[Opening Source material section]

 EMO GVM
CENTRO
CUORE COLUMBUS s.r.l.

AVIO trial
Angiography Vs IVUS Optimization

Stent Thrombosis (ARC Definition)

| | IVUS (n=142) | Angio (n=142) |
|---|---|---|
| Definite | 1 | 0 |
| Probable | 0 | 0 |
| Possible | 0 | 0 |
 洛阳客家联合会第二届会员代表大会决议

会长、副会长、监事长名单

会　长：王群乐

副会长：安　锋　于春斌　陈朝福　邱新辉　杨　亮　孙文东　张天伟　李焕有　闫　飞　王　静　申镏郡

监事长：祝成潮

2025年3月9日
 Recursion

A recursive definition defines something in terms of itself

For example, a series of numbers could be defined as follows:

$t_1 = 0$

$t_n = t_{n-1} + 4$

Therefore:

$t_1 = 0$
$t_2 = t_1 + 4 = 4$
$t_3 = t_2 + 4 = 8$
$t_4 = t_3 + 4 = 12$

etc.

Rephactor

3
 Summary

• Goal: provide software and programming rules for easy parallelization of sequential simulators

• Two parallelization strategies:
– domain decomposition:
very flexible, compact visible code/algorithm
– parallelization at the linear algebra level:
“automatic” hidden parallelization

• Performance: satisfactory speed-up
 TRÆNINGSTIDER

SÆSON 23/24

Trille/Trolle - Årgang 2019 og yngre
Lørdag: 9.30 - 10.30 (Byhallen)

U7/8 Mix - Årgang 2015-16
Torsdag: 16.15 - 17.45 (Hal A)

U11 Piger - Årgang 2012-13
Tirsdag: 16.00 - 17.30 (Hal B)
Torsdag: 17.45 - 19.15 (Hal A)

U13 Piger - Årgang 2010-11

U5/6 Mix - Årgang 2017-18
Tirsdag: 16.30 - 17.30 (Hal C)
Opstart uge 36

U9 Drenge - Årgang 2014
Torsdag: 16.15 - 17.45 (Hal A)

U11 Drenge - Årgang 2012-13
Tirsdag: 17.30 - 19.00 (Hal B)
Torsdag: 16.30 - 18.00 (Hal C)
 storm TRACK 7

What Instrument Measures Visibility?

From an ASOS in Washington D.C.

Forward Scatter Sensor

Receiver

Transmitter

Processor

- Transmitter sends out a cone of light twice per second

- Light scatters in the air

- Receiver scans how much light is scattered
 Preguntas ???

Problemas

[Closing Source material section]

Assigned task: Each record must appear again, word for word.

Result of the task:
 EMO GVM
CENTRO
CUORE COLUMBUS s.r.l.

AVIO trial
Angiography Vs IVUS Optimization

Stent Thrombosis (ARC Definition)

| | IVUS (n=142) | Angio (n=142) |
|---|---|---|
| Definite | 1 | 0 |
| Probable | 0 | 0 |
| Possible | 0 | 0 |
 洛阳客家联合会第二届会员代表大会决议

会长、副会长、监事长名单

会　长：王群乐

副会长：安　锋　于春斌　陈朝福　邱新辉　杨　亮　孙文东　张天伟　李焕有　闫　飞　王　静　申镏郡

监事长：祝成潮

2025年3月9日
 Recursion

A recursive definition defines something in terms of itself

For example, a series of numbers could be defined as follows:

$t_1 = 0$

$t_n = t_{n-1} + 4$

Therefore:

$t_1 = 0$
$t_2 = t_1 + 4 = 4$
$t_3 = t_2 + 4 = 8$
$t_4 = t_3 + 4 = 12$

etc.

Rephactor

3
 Summary

• Goal: provide software and programming rules for easy parallelization of sequential simulators

• Two parallelization strategies:
– domain decomposition:
very flexible, compact visible code/algorithm
– parallelization at the linear algebra level:
“automatic” hidden parallelization

• Performance: satisfactory speed-up
 TRÆNINGSTIDER

SÆSON 23/24

Trille/Trolle - Årgang 2019 og yngre
Lørdag: 9.30 - 10.30 (Byhallen)

U7/8 Mix - Årgang 2015-16
Torsdag: 16.15 - 17.45 (Hal A)

U11 Piger - Årgang 2012-13
Tirsdag: 16.00 - 17.30 (Hal B)
Torsdag: 17.45 - 19.15 (Hal A)

U13 Piger - Årgang 2010-11

U5/6 Mix - Årgang 2017-18
Tirsdag: 16.30 - 17.30 (Hal C)
Opstart uge 36

U9 Drenge - Årgang 2014
Torsdag: 16.15 - 17.45 (Hal A)

U11 Drenge - Årgang 2012-13
Tirsdag: 17.30 - 19.00 (Hal B)
Torsdag: 16.30 - 18.00 (Hal C)
 storm TRACK 7

What Instrument Measures Visibility?

From an ASOS in Washington D.C.

Forward Scatter Sensor

Receiver

Transmitter

Processor

- Transmitter sends out a cone of light twice per second

- Light scatters in the air

- Receiver scans how much light is scattered
 Preguntas ???

Problemas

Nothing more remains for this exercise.